===== Given data

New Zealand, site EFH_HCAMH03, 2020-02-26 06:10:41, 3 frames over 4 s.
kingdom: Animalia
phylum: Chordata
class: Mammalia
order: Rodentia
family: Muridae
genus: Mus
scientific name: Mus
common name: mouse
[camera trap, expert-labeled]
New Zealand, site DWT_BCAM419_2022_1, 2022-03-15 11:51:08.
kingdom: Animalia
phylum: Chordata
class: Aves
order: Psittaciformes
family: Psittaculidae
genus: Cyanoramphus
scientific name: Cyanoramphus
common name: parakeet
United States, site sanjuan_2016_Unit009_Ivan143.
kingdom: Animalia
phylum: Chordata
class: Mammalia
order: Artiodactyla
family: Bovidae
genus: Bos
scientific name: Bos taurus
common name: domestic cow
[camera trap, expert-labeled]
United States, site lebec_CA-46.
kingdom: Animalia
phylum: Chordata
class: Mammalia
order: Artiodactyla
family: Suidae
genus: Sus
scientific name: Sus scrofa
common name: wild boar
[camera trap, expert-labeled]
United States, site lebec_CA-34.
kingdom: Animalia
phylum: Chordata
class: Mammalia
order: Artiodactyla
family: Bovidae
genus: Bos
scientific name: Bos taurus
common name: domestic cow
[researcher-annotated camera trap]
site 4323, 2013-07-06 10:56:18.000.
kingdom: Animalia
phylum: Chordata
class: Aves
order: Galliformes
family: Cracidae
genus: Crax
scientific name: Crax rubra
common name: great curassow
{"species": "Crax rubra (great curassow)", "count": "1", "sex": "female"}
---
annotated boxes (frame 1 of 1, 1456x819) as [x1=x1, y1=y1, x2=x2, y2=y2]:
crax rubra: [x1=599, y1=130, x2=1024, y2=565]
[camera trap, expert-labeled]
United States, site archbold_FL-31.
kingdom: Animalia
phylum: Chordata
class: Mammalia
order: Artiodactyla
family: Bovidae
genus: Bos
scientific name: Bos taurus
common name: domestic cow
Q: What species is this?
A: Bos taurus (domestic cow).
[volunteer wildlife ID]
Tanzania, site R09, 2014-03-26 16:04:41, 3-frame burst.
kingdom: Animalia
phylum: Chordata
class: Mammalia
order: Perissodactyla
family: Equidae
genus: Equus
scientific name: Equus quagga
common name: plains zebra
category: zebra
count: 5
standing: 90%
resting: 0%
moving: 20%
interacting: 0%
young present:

==========

Task goal -
Could you copy out every record above exactly as it appears?

Response -
New Zealand, site EFH_HCAMH03, 2020-02-26 06:10:41, 3 frames over 4 s.
kingdom: Animalia
phylum: Chordata
class: Mammalia
order: Rodentia
family: Muridae
genus: Mus
scientific name: Mus
common name: mouse
[camera trap, expert-labeled]
New Zealand, site DWT_BCAM419_2022_1, 2022-03-15 11:51:08.
kingdom: Animalia
phylum: Chordata
class: Aves
order: Psittaciformes
family: Psittaculidae
genus: Cyanoramphus
scientific name: Cyanoramphus
common name: parakeet
United States, site sanjuan_2016_Unit009_Ivan143.
kingdom: Animalia
phylum: Chordata
class: Mammalia
order: Artiodactyla
family: Bovidae
genus: Bos
scientific name: Bos taurus
common name: domestic cow
[camera trap, expert-labeled]
United States, site lebec_CA-46.
kingdom: Animalia
phylum: Chordata
class: Mammalia
order: Artiodactyla
family: Suidae
genus: Sus
scientific name: Sus scrofa
common name: wild boar
[camera trap, expert-labeled]
United States, site lebec_CA-34.
kingdom: Animalia
phylum: Chordata
class: Mammalia
order: Artiodactyla
family: Bovidae
genus: Bos
scientific name: Bos taurus
common name: domestic cow
[researcher-annotated camera trap]
site 4323, 2013-07-06 10:56:18.000.
kingdom: Animalia
phylum: Chordata
class: Aves
order: Galliformes
family: Cracidae
genus: Crax
scientific name: Crax rubra
common name: great curassow
{"species": "Crax rubra (great curassow)", "count": "1", "sex": "female"}
---
annotated boxes (frame 1 of 1, 1456x819) as [x1=x1, y1=y1, x2=x2, y2=y2]:
crax rubra: [x1=599, y1=130, x2=1024, y2=565]
[camera trap, expert-labeled]
United States, site archbold_FL-31.
kingdom: Animalia
phylum: Chordata
class: Mammalia
order: Artiodactyla
family: Bovidae
genus: Bos
scientific name: Bos taurus
common name: domestic cow
Q: What species is this?
A: Bos taurus (domestic cow).
[volunteer wildlife ID]
Tanzania, site R09, 2014-03-26 16:04:41, 3-frame burst.
kingdom: Animalia
phylum: Chordata
class: Mammalia
order: Perissodactyla
family: Equidae
genus: Equus
scientific name: Equus quagga
common name: plains zebra
category: zebra
count: 5
standing: 90%
resting: 0%
moving: 20%
interacting: 0%
young present:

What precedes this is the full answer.